--- START ---

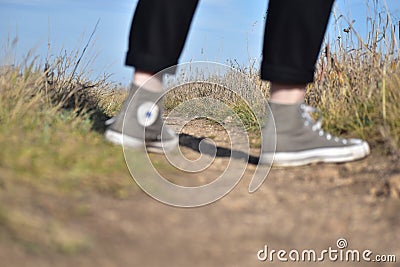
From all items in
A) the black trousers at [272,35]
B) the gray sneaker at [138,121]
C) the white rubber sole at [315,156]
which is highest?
the black trousers at [272,35]

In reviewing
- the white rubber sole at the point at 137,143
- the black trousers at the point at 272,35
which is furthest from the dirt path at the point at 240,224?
the black trousers at the point at 272,35

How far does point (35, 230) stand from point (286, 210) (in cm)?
68

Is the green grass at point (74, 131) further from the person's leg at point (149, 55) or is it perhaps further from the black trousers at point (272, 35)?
the black trousers at point (272, 35)

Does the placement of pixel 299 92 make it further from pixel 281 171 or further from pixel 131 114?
pixel 131 114

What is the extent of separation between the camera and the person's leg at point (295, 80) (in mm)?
1700

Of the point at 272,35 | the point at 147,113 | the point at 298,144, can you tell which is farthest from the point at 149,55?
the point at 298,144

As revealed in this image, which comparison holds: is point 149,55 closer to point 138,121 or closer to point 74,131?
point 138,121

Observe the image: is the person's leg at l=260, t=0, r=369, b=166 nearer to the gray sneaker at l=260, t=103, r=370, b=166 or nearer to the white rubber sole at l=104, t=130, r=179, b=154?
the gray sneaker at l=260, t=103, r=370, b=166

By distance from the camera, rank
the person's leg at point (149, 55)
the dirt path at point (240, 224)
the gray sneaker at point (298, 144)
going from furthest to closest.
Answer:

--- END ---

* **Directions**: Pull out each line in the records above that contains the word "dirt", and copy those lines in their original order.

* **Solved exercise**:
which is furthest from the dirt path at the point at 240,224?
the dirt path at point (240, 224)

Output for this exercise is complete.